# Provided passage
I'm pretty rubbish at poker. Always have been. But I've played enough hands to know one thing: the player who's brilliant at reading the table doesn't automatically know how to bluff. Reading is reactive. Bluffing is proactive. They use completely different muscles.
Gong is the best table-reader in sales technology. And they've just decided they can bluff.
What Gong does brilliantly
Let me be clear from the start: I have enormous respect for what Gong has built. Their conversation intelligence platform is, by most accounts, the gold standard. They record calls, analyse patterns, surface insights, and give revenue leaders a retrospective view of what's happening across their pipeline.
If you want to go back over a lost deal and see what happened on the calls, Gong gives you the record. If you want to see which talk tracks correlate with closed-won outcomes, Gong can show you. If you want to compare the behaviours of your top performers against everyone else, Gong gives you the data.
That's analytics. And analytics is where Gong is genuinely world-class.
The problem is that Gong has looked at their analytics infrastructure and decided the logical next step is coaching. It makes sense on a slide deck. "We already know what good looks like. Now we'll teach reps how to do it." Neat story. Tidy strategy. And I think it's fundamentally wrong.
Analytics and coaching are different products
Here's the distinction that matters. Analytics answers the question: what happened? Coaching answers the question: what should I do next?
Those aren't variations of the same question. They're entirely different cognitive tasks.
Analytics is retrospective. It looks at recordings, transcripts, patterns. It tells you that your reps are talking 72% of the time on discovery calls when the benchmark is 40%. That's useful. Genuinely useful.
But knowing that you talked too much on your last call doesn't teach you how to ask better questions on your next one. Knowing that top performers use a particular framework doesn't mean a struggling rep can suddenly deploy that framework under pressure, live, with a sceptical buyer pushing back.
The gap between "here's what you did wrong" and "here's how to do it right" is where coaching lives. And it's a much harder problem than analytics.
Analytics-shaped coaching
Here's what I predict will happen. Gong will build coaching features on top of their analytics engine. The coaching will look something like: "On your last call, you missed an opportunity to ask about budget. Here's a clip of a top performer handling budget discovery."
That's not coaching. That's a highlight reel with a label on it.

Dataset items
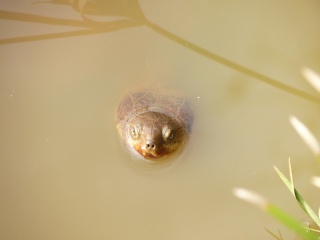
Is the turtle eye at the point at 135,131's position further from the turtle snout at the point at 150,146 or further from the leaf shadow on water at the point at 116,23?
the leaf shadow on water at the point at 116,23

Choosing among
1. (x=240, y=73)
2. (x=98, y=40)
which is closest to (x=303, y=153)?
(x=240, y=73)

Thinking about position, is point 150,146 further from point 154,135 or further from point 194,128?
point 194,128

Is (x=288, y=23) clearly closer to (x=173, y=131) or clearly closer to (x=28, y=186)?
(x=173, y=131)

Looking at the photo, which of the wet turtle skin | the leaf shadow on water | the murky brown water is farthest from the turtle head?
the leaf shadow on water

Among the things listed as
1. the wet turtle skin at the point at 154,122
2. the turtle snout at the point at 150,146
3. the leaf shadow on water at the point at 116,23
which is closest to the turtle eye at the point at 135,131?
the wet turtle skin at the point at 154,122

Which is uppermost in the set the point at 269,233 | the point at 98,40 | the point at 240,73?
the point at 98,40

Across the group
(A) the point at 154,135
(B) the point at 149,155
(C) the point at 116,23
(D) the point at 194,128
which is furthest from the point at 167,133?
(C) the point at 116,23

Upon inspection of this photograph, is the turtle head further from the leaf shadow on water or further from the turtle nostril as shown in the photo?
the leaf shadow on water
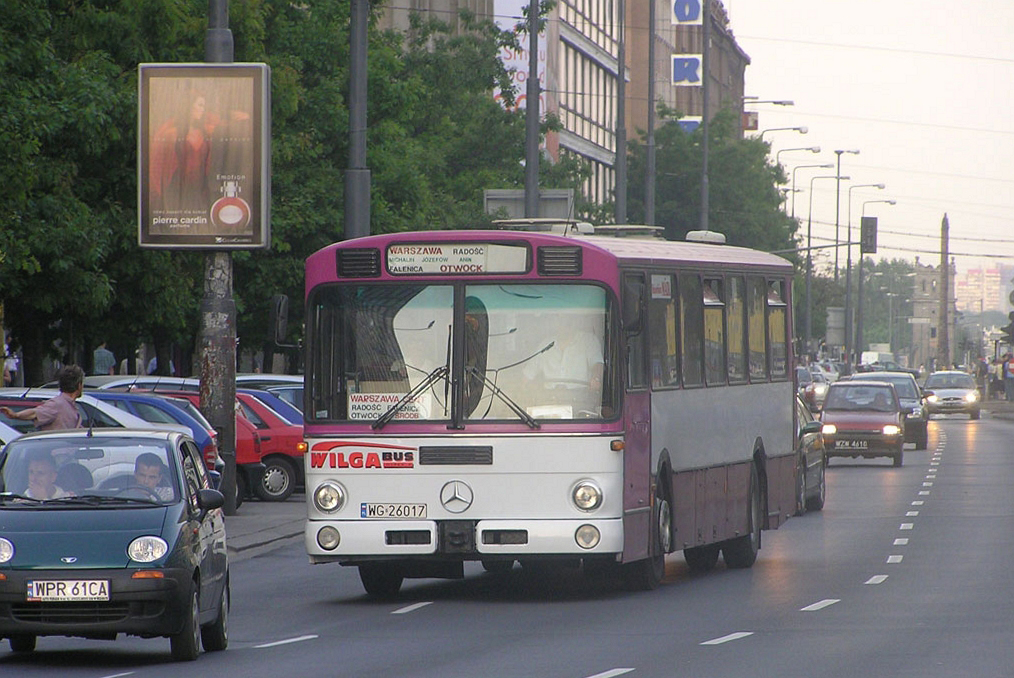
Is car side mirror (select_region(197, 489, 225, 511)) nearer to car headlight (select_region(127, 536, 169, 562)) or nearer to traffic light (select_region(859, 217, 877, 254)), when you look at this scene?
car headlight (select_region(127, 536, 169, 562))

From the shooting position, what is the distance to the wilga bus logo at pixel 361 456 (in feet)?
52.9

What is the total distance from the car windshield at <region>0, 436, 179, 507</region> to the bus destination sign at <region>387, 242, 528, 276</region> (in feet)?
11.8

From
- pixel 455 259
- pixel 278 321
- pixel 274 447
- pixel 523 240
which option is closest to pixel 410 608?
pixel 278 321

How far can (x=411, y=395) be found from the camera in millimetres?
16172

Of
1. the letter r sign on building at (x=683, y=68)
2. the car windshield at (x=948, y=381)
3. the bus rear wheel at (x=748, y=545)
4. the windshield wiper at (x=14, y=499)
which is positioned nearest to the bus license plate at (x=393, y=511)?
the windshield wiper at (x=14, y=499)

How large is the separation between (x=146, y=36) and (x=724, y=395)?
12921 millimetres

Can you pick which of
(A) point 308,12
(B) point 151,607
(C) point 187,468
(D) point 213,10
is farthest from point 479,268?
(A) point 308,12

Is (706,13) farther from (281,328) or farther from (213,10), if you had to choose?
(281,328)

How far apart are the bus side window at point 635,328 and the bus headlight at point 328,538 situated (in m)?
2.42

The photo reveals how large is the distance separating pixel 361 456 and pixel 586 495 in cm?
168

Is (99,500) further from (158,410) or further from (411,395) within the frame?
(158,410)

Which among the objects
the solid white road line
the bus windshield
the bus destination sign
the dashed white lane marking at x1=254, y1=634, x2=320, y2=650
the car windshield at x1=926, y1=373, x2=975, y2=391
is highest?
the bus destination sign

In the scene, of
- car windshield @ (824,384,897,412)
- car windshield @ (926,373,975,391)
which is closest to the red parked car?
car windshield @ (824,384,897,412)

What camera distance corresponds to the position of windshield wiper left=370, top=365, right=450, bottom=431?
16.1 m
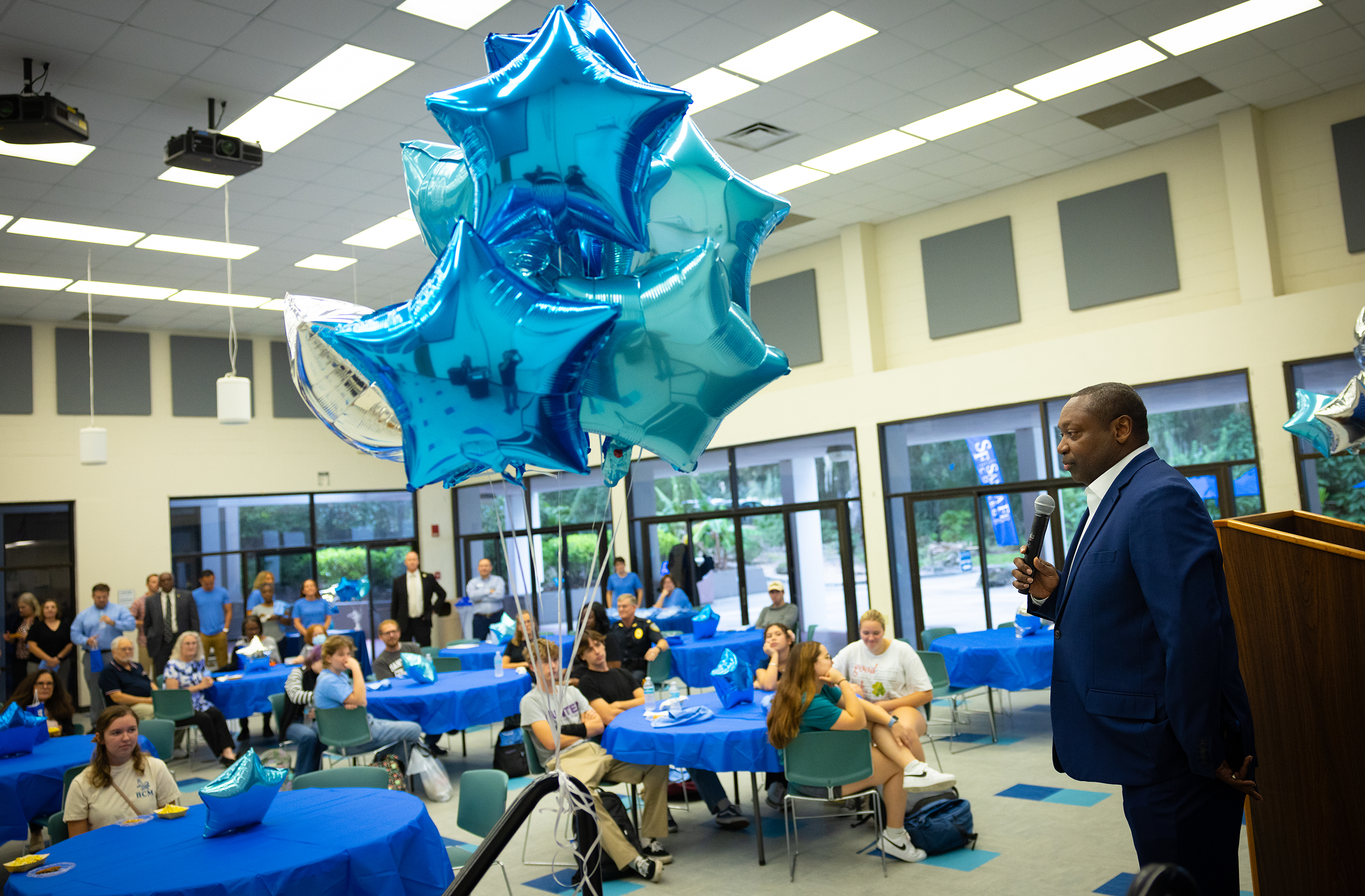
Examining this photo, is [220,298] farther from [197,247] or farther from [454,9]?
[454,9]

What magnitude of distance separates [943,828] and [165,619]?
10.3 meters

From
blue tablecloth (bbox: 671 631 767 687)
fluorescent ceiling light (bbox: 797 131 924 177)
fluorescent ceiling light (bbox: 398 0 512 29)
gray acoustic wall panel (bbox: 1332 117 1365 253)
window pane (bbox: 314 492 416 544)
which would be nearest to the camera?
fluorescent ceiling light (bbox: 398 0 512 29)

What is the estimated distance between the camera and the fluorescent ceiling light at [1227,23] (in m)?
7.19

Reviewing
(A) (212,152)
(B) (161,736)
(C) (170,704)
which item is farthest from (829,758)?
(C) (170,704)

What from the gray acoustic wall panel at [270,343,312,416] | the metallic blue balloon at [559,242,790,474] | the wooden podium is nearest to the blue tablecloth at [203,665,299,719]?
the gray acoustic wall panel at [270,343,312,416]

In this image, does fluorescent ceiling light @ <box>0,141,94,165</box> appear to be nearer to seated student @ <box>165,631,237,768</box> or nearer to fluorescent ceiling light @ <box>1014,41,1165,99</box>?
seated student @ <box>165,631,237,768</box>

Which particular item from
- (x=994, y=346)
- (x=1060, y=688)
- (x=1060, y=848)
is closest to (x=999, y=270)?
(x=994, y=346)

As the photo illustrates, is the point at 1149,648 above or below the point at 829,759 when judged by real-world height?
above

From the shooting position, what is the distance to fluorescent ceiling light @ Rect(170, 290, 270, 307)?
41.1 ft

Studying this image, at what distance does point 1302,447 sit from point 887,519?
14.3ft

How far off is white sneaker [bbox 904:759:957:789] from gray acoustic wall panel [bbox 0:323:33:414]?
503 inches

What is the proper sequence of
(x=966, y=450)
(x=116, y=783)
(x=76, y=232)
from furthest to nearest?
(x=966, y=450)
(x=76, y=232)
(x=116, y=783)

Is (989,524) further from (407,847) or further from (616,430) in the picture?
(616,430)

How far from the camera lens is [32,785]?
561cm
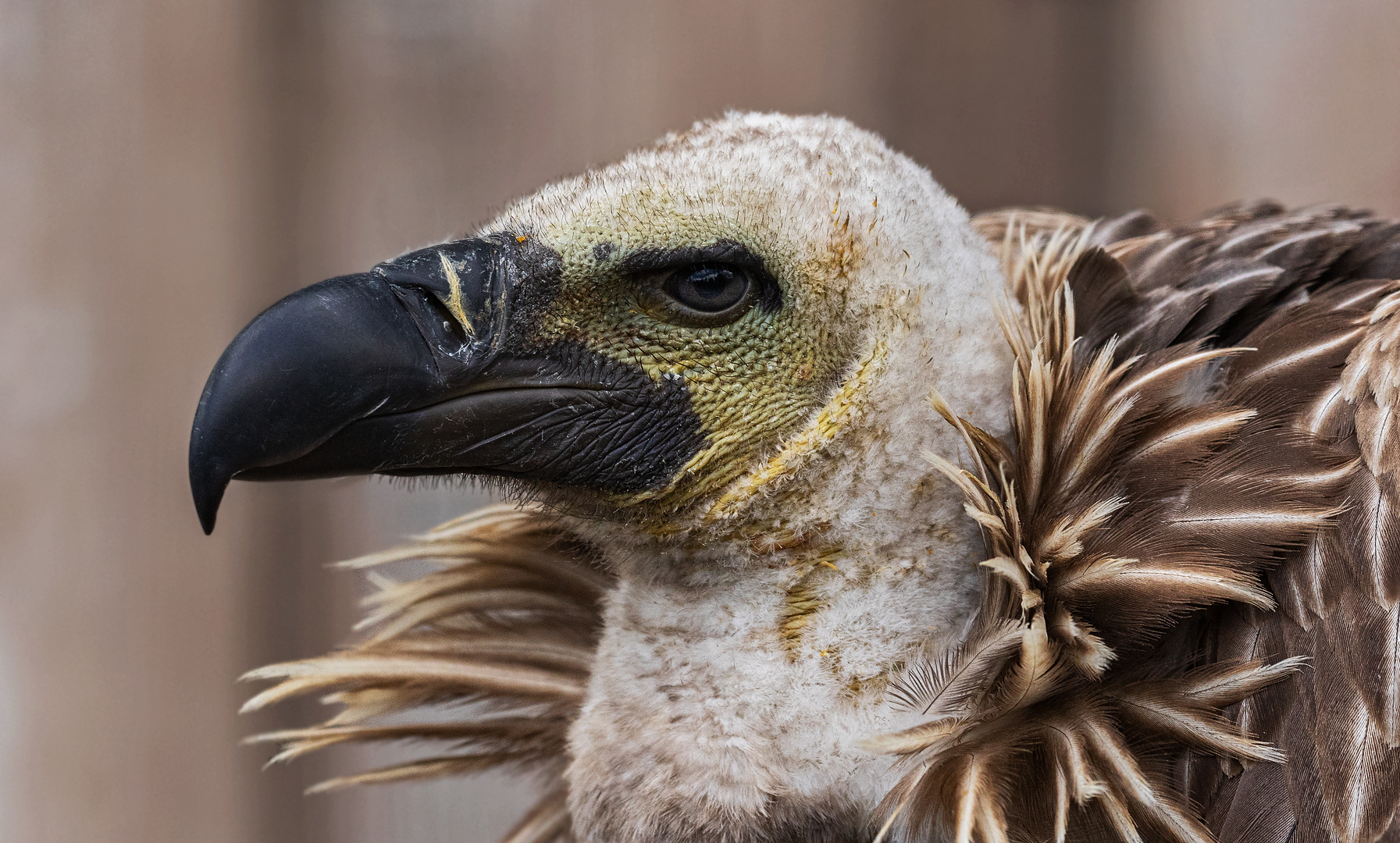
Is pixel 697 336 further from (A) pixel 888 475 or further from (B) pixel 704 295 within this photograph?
(A) pixel 888 475

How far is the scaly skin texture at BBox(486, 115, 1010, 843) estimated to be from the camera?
3.17ft

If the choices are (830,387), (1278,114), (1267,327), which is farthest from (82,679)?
(1278,114)

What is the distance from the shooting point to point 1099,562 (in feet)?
2.90

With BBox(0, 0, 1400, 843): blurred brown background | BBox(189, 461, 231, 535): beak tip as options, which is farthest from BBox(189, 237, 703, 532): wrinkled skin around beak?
BBox(0, 0, 1400, 843): blurred brown background

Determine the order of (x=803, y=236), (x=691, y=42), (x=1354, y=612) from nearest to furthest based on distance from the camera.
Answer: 1. (x=1354, y=612)
2. (x=803, y=236)
3. (x=691, y=42)

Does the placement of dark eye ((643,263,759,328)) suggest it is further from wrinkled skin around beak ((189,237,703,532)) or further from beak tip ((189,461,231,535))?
beak tip ((189,461,231,535))

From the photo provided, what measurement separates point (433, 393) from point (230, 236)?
112 cm

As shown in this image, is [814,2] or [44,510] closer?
[44,510]

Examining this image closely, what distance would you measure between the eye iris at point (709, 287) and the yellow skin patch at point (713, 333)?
0.02 meters

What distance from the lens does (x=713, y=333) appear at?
1.02m

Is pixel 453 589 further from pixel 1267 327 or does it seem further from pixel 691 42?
pixel 691 42

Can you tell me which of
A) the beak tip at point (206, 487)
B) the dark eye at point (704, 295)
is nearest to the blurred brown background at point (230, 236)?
the beak tip at point (206, 487)

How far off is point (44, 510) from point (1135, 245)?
166 cm

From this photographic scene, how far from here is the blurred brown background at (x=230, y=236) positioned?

# To be done
**1.** Please repeat the part of the piece on Gong that opens with the words containing "What Gong does" and closes with "you the data.".
**2.** In the piece on Gong, what percentage of the time are reps said to talk on discovery calls, and what benchmark is that compared against?

# Solutions
**1.**
What Gong does brilliantly
Let me be clear from the start: I have enormous respect for what Gong has built. Their conversation intelligence platform is, by most accounts, the gold standard. They record calls, analyse patterns, surface insights, and give revenue leaders a retrospective view of what's happening across their pipeline.
If you want to go back over a lost deal and see what happened on the calls, Gong gives you the record. If you want to see which talk tracks correlate with closed-won outcomes, Gong can show you. If you want to compare the behaviours of your top performers against everyone else, Gong gives you the data.

**2.** Reps talk 72% of the time on discovery calls, against a benchmark of 40%.